● TEXT PASSAGE:
------
The essence of option pricing is replication, which is the fact that we are able to replicate the option by trading in the stock and bank account. When we now the replicating strategy, we can calculate the price of that strategy, which would also be the price of the option. The problem is significantly simplified by assuming $r=0$ as we do not have to discount the values.

If we start by considering the value at expiry. The European call option is worth £15 in the up-up state, while being worthless in all other states of the economy. We thus know that if the stock goes down in the first month, then the option will expire worthless.

Let's say we stand at time 1 and the stock have just went up to £40. By buying $x$ of the stock and putting $y$ in the bank account we will be able to replicate the payoff of the option: $$x \cdot 55 +y =15$$ $$x \cdot 35 + y = 0$$ It should be clear that $y=-35x$, which gives us $$55x-35x=15\quad\iff\quad x=\frac{15}{20}$$ So $$y=-\frac{35\cdot 15}{20}=-\frac{525}{20}$$ This means that we will have to buy 0.75 stocks and borrow 26.25 in the bank account to be able to replicate 1 call option.

Let us evaluate: $$0.75 \cdot 55-26.25=15$$ $$0.75 \cdot 35-26.25=0$$ So we have that this strategy gives the exact same payoff as the call option. This means that it would be an arbitrage-opportunity if they did not cost the same. The cost of the strategy is $$0.75\cdot 40-26.25=3.75$$ So the call option should cost £3.75 at time 1 in the up-state.
------
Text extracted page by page

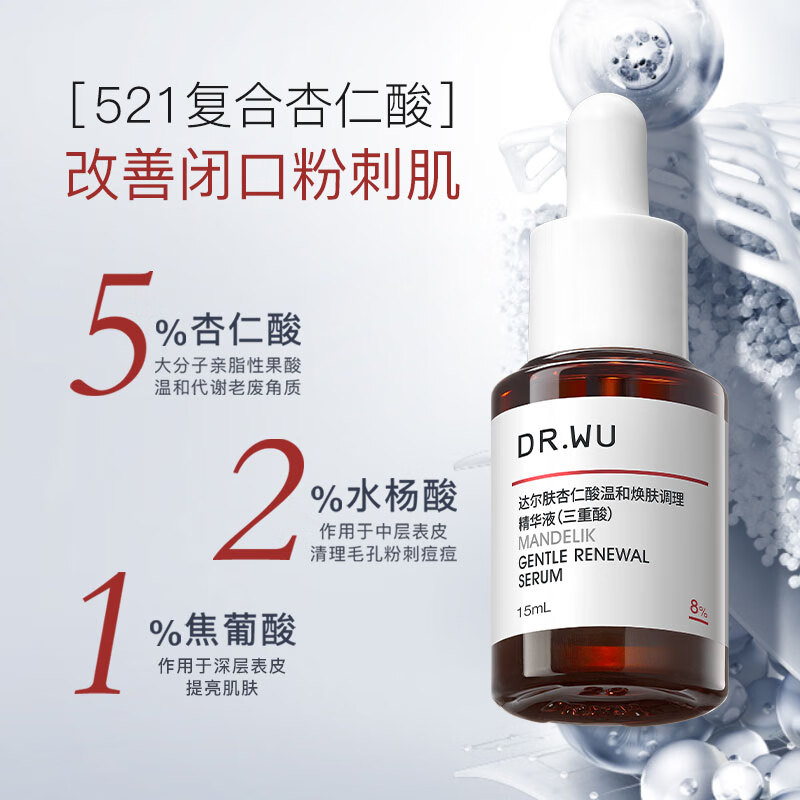 [521复合杏仁酸]
改善闭口粉刺肌

5%杏仁酸
大分子亲脂性果酸
温和代谢老废角质

2%水杨酸
作用于中层表皮
清理毛孔粉刺痘痘

1%焦葡酸
作用于深层表皮
提亮肌肤

DR.WU
达尔肤杏仁酸温和焕肤调理精华液(三重酸)
MANDELIK
GENTLE RENEWAL
SERUM
15mL
8%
------
● TASK OBJECTIVE:
Can you print the passage on replicating an option's price, in full and word for word? Nothing in the records is needed here.

● ANSWER:
The essence of option pricing is replication, which is the fact that we are able to replicate the option by trading in the stock and bank account. When we now the replicating strategy, we can calculate the price of that strategy, which would also be the price of the option. The problem is significantly simplified by assuming $r=0$ as we do not have to discount the values.

If we start by considering the value at expiry. The European call option is worth £15 in the up-up state, while being worthless in all other states of the economy. We thus know that if the stock goes down in the first month, then the option will expire worthless.

Let's say we stand at time 1 and the stock have just went up to £40. By buying $x$ of the stock and putting $y$ in the bank account we will be able to replicate the payoff of the option: $$x \cdot 55 +y =15$$ $$x \cdot 35 + y = 0$$ It should be clear that $y=-35x$, which gives us $$55x-35x=15\quad\iff\quad x=\frac{15}{20}$$ So $$y=-\frac{35\cdot 15}{20}=-\frac{525}{20}$$ This means that we will have to buy 0.75 stocks and borrow 26.25 in the bank account to be able to replicate 1 call option.

Let us evaluate: $$0.75 \cdot 55-26.25=15$$ $$0.75 \cdot 35-26.25=0$$ So we have that this strategy gives the exact same payoff as the call option. This means that it would be an arbitrage-opportunity if they did not cost the same. The cost of the strategy is $$0.75\cdot 40-26.25=3.75$$ So the call option should cost £3.75 at time 1 in the up-state.